Für das Abenteuer Selbstständigkeit löste sie ihren Rentenfonds auf, was ihr 120.000 Dollar Startkapital brachte. Ein erfolgreiches Crowdfunding und der rasante Verkauf der ersten 800 Decken binnen zwei Wochen bestätigten Hamm in ihrer Geschäftsidee. Nach sechs Monaten hatte sie Bestellungen im Wert von 250.000 Euro vorliegen. „Da wusste ich dann, dass die Idee gut ist.“ Hamm baute eine Produktion in Indien auf, wo sie heute bis zu 800 Bio-Baumwolldecken am Tag herstellen lassen kann. Mittlerweile verkauft Bearaby auch Schlafmasken, Nackenwärmer und Gewichtsdecken für Kinder.

Was sagen die Deutschen?

Nun will Hamm mit Bearaby auch Deutschland erobern. Die lieben Landsleute aber sind anspruchsvoll. „Die deutschen Kunden sind schwieriger zu überzeugen“, sagt Hamm. Sie seien viel mehr an Produktdetails interessiert und stellten mehr Nachfragen als die Amerikaner. Was bringen Gewichtsdecken wirklich? Was sagt die Wissenschaft? Und wie wäscht man die Dinger eigentlich? Um das kleine – vornehmlich englischsprachige – Service-Team zu entlasten, musste Hamm die deutsche Website schnell um eine FAQ-Sektion erweitern.
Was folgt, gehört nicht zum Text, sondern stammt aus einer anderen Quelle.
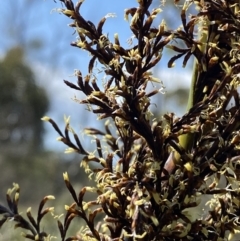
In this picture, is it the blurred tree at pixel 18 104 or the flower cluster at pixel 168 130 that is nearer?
the flower cluster at pixel 168 130

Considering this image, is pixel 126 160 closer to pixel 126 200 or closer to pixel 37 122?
pixel 126 200

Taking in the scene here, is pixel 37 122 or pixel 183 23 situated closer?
pixel 183 23

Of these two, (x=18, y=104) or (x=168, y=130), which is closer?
(x=168, y=130)

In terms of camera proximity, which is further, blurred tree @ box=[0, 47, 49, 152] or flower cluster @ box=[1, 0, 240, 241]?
blurred tree @ box=[0, 47, 49, 152]

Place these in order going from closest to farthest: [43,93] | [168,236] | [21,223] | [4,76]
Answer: [168,236], [21,223], [4,76], [43,93]

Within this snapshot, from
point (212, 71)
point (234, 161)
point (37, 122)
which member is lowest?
point (37, 122)

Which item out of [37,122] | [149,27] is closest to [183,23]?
[149,27]

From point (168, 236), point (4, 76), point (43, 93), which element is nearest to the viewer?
point (168, 236)

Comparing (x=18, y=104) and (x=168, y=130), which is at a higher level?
(x=168, y=130)
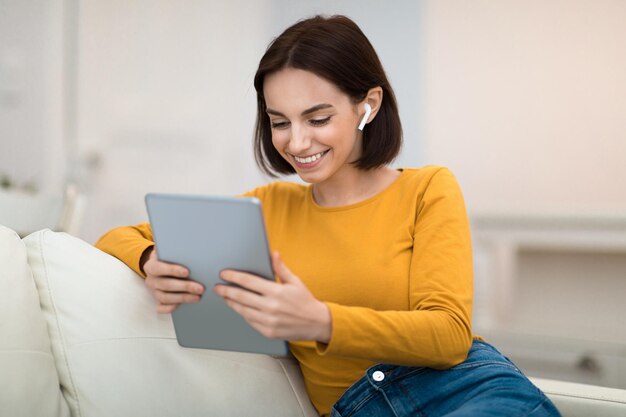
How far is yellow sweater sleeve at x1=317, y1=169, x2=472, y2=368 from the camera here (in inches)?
38.5

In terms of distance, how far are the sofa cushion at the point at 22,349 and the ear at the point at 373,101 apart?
673 mm

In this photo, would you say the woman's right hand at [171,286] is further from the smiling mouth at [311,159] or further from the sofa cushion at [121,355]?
the smiling mouth at [311,159]

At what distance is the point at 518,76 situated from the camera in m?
3.52

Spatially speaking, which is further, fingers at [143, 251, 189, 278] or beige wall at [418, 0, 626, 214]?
beige wall at [418, 0, 626, 214]

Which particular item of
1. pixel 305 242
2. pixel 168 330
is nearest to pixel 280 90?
pixel 305 242

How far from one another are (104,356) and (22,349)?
0.13 metres

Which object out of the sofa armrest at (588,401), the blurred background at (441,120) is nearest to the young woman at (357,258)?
the sofa armrest at (588,401)

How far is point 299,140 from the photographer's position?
3.95ft

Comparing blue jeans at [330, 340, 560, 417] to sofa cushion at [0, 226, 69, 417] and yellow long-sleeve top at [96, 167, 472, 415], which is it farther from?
sofa cushion at [0, 226, 69, 417]

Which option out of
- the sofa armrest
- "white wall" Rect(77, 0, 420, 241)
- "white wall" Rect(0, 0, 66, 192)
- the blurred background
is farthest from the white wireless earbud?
"white wall" Rect(0, 0, 66, 192)

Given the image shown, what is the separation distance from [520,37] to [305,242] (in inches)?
103

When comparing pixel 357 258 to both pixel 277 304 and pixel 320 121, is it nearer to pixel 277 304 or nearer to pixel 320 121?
pixel 320 121

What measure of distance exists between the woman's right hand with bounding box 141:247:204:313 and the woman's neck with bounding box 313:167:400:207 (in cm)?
44

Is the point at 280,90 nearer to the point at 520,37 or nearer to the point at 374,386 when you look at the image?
the point at 374,386
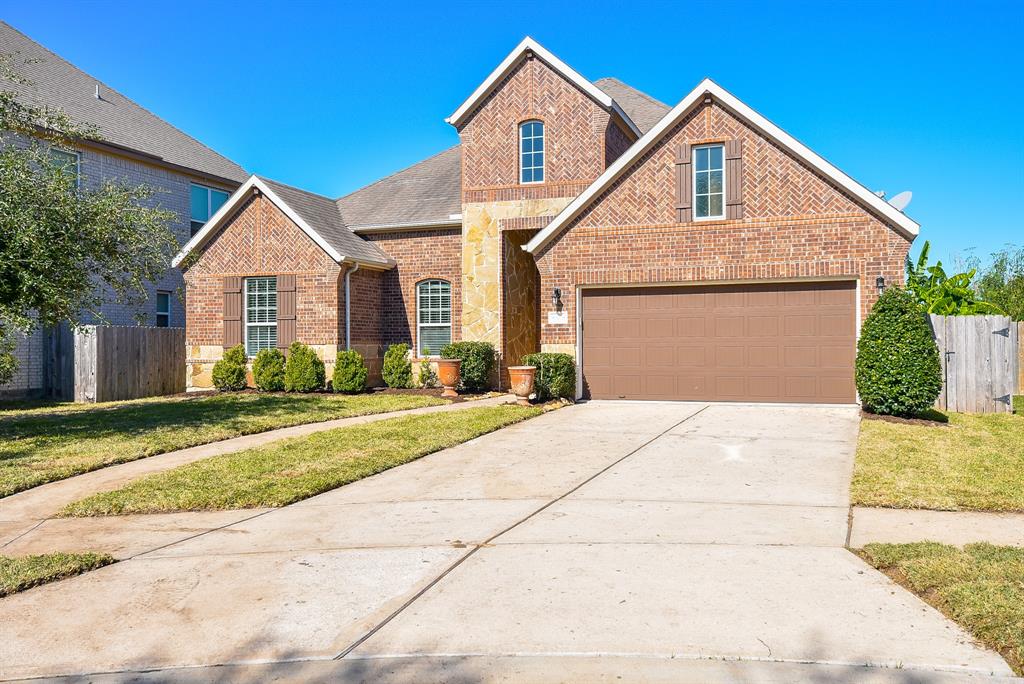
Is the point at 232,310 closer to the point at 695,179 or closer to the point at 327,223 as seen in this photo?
the point at 327,223

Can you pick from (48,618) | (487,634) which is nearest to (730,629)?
(487,634)

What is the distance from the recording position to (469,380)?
18.4 meters

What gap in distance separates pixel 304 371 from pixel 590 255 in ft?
24.8

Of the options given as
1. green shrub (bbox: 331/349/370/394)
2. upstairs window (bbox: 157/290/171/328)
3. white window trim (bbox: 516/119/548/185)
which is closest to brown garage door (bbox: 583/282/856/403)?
white window trim (bbox: 516/119/548/185)

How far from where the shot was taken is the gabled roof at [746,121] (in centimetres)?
1456

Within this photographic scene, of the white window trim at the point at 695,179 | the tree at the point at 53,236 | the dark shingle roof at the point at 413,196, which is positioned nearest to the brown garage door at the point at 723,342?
the white window trim at the point at 695,179

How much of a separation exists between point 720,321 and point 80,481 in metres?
11.5

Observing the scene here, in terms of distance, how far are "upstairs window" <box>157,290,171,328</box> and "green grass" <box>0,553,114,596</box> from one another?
19524mm

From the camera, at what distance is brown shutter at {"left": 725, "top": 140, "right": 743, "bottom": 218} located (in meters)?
15.7

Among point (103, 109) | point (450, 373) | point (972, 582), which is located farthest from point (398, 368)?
point (972, 582)

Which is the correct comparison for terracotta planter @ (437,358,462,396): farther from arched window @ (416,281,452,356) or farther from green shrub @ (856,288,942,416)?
green shrub @ (856,288,942,416)

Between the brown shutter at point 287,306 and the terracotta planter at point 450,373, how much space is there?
418cm

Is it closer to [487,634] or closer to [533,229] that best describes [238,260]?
[533,229]

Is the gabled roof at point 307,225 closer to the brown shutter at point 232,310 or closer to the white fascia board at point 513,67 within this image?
the brown shutter at point 232,310
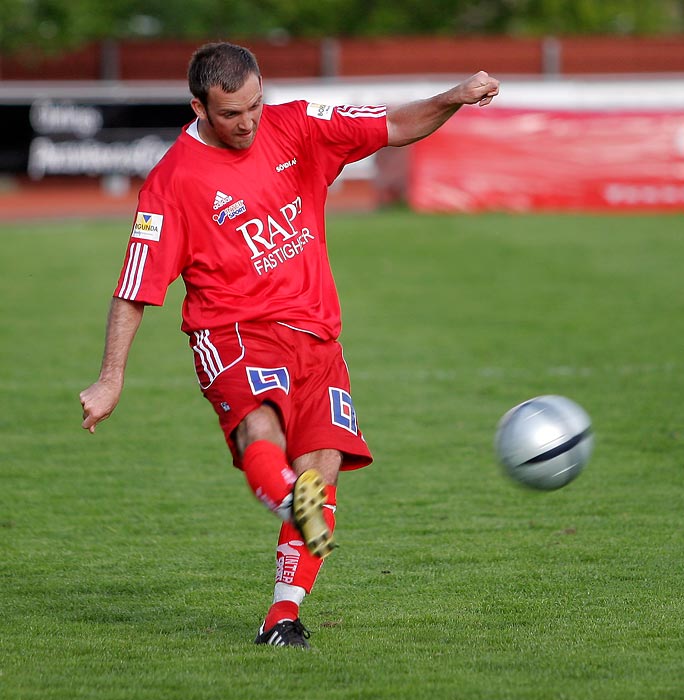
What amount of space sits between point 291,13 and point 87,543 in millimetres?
42157

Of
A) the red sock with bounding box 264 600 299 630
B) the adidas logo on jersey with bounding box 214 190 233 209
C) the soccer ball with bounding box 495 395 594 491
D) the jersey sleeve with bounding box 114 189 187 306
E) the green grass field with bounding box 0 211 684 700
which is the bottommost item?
the green grass field with bounding box 0 211 684 700

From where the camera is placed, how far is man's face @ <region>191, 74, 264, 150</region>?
14.9ft

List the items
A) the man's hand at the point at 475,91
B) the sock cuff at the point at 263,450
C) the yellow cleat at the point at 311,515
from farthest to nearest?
the man's hand at the point at 475,91 < the sock cuff at the point at 263,450 < the yellow cleat at the point at 311,515

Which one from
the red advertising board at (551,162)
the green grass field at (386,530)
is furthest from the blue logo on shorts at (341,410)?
the red advertising board at (551,162)

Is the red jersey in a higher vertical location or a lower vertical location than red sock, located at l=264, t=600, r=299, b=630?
higher

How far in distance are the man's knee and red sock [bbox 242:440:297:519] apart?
5cm

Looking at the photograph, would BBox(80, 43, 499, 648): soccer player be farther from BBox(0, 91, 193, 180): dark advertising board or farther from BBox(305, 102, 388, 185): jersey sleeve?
BBox(0, 91, 193, 180): dark advertising board

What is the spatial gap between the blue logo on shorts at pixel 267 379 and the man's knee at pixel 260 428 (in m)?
0.07

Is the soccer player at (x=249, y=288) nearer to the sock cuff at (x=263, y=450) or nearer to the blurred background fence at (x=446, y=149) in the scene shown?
A: the sock cuff at (x=263, y=450)

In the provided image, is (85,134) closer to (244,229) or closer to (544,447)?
(244,229)

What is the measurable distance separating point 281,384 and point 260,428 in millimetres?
190

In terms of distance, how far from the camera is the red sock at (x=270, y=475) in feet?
14.3

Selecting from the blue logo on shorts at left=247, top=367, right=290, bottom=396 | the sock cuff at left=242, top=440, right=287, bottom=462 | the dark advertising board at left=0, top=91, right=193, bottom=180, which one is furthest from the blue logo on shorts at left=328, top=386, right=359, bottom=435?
the dark advertising board at left=0, top=91, right=193, bottom=180

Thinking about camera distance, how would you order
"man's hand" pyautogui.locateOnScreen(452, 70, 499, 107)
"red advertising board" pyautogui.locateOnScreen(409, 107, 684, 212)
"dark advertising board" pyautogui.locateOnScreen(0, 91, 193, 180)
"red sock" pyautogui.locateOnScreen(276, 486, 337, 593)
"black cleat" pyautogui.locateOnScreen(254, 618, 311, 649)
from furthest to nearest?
"dark advertising board" pyautogui.locateOnScreen(0, 91, 193, 180) < "red advertising board" pyautogui.locateOnScreen(409, 107, 684, 212) < "man's hand" pyautogui.locateOnScreen(452, 70, 499, 107) < "red sock" pyautogui.locateOnScreen(276, 486, 337, 593) < "black cleat" pyautogui.locateOnScreen(254, 618, 311, 649)
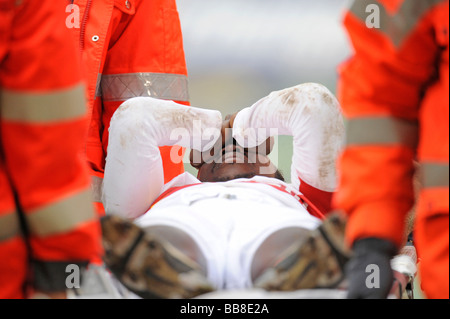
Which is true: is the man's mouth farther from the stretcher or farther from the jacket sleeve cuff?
the jacket sleeve cuff

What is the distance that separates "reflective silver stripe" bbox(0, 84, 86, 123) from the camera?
87 centimetres

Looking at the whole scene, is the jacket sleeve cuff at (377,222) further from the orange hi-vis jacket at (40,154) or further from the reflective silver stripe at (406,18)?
the orange hi-vis jacket at (40,154)

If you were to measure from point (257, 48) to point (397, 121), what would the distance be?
1.87m

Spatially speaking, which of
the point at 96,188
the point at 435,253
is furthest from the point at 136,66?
the point at 435,253

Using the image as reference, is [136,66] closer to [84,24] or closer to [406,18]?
[84,24]

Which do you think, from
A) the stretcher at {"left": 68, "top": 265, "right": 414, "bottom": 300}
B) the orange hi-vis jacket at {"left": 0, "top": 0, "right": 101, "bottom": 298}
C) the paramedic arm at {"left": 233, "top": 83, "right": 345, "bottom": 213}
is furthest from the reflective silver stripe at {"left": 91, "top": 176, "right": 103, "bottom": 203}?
the orange hi-vis jacket at {"left": 0, "top": 0, "right": 101, "bottom": 298}

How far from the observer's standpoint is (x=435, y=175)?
957 millimetres

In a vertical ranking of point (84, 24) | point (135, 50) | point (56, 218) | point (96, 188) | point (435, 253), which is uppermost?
point (84, 24)

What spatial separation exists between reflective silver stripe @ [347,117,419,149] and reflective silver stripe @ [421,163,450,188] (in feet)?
0.20

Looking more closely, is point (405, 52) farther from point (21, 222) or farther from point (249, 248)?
point (21, 222)

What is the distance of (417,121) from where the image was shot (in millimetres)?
1044

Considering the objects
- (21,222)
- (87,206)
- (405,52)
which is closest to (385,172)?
(405,52)

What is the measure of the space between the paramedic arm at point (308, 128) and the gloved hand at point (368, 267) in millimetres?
624

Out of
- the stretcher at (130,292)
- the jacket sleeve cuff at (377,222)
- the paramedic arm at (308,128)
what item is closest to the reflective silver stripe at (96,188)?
the paramedic arm at (308,128)
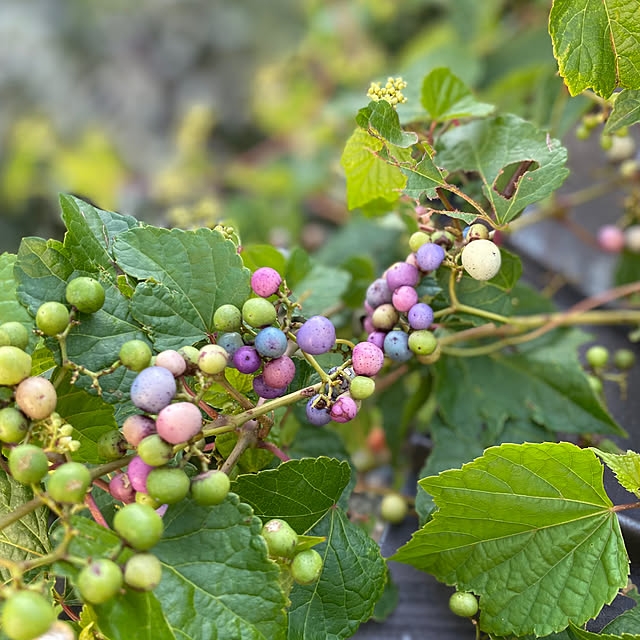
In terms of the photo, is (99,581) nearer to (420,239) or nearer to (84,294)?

Dass ein US-Star sagt, er könne nicht mehr ohne Bearaby leben, reicht hier als Kaufanreiz für die 230 bis 300 Euro teuren Decken nicht aus. „Viele Kunden wollen die Decken anfassen und ausprobieren, bevor sie eine kaufen“, sagt Hamm. Daher schließt sie in Deutschland nun Kooperationen mit großen Yoga-Studis, die in ihren Räumen Testdecken auslegen. Bestellt werden kann dann später im Online-Shop. Wenn alles gut läuft, soll der deutsche Markt in diesem Jahr für fünf Millionen Euro Umsatz sorgen.

Wo Erfolg ist, sind allerdings auch Trittbrettfahrer nicht weit. Eine weitere Herausforderung für Bearaby ist daher der Kampf gegen Nachahmer, die die ikonischen Decken allzu dreist kopieren. Zwar hat Bearaby seine Gewichtsdecken mit 14 Patentanmeldungen schützen lassen. Trotzdem hilft manchmal nur der Gang vors Gericht. 2023 musste Hamm allein für einen großen Patentstreit mehr als eine Million Euro an Rechtskosten aufwenden.